__To do__:
Each entry should be restated word for word, with all pictures left out.

__Source material__:
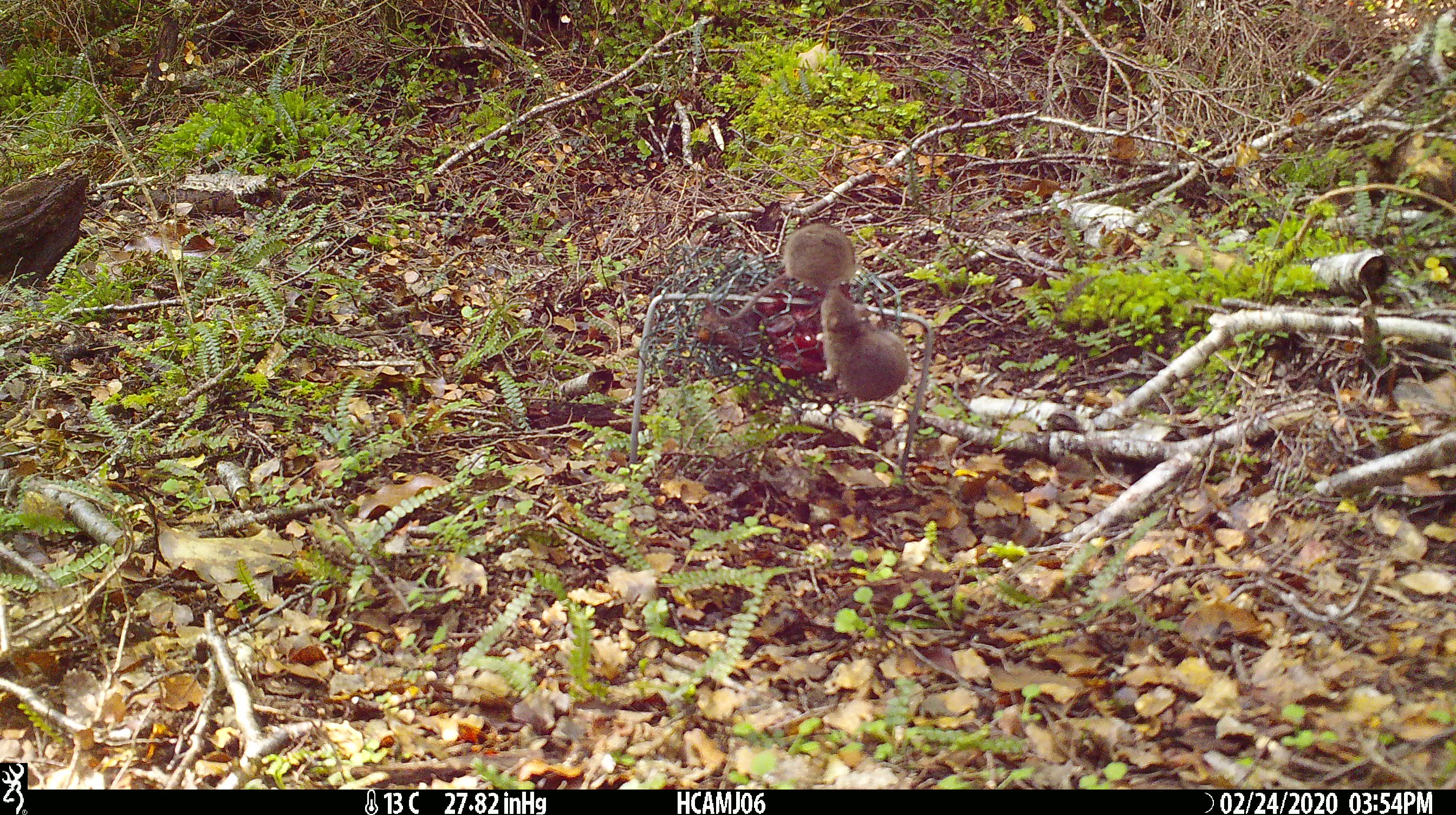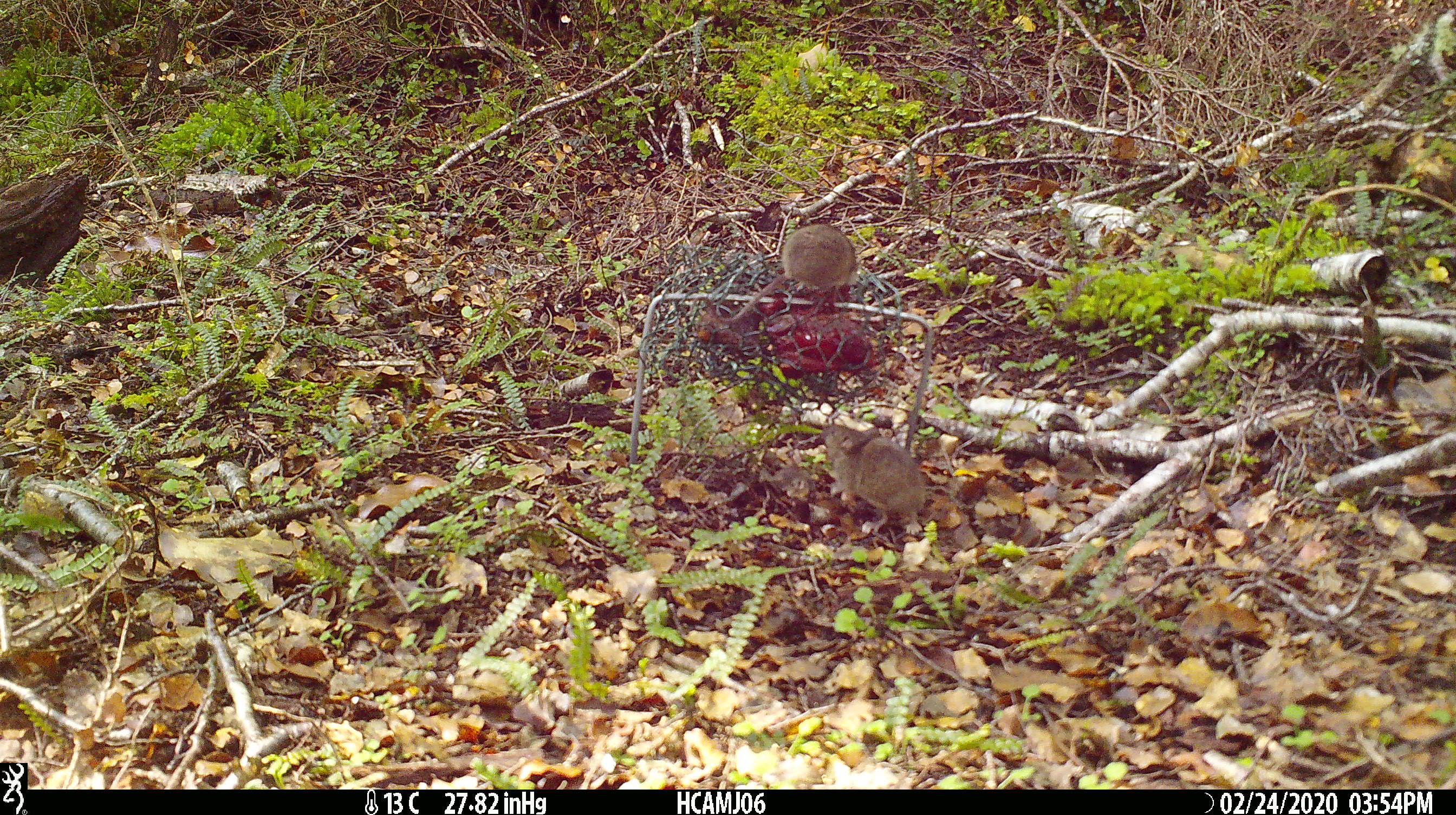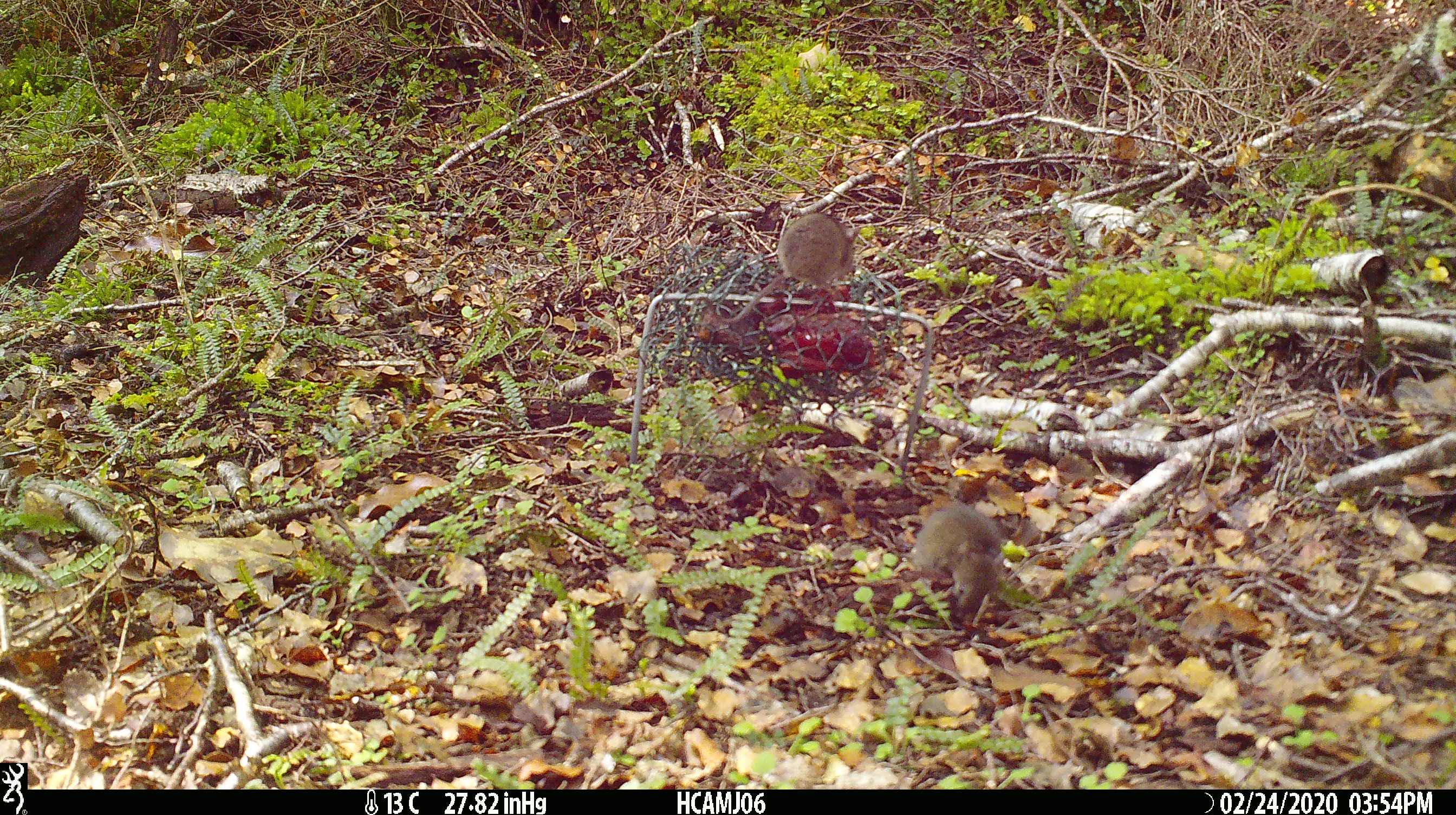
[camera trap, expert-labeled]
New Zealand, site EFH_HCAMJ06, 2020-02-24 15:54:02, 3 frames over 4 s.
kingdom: Animalia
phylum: Chordata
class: Mammalia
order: Rodentia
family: Muridae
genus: Mus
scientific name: Mus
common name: mouse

__Response__:
[camera trap, expert-labeled]
New Zealand, site EFH_HCAMJ06, 2020-02-24 15:54:02, 3 frames over 4 s.
kingdom: Animalia
phylum: Chordata
class: Mammalia
order: Rodentia
family: Muridae
genus: Mus
scientific name: Mus
common name: mouse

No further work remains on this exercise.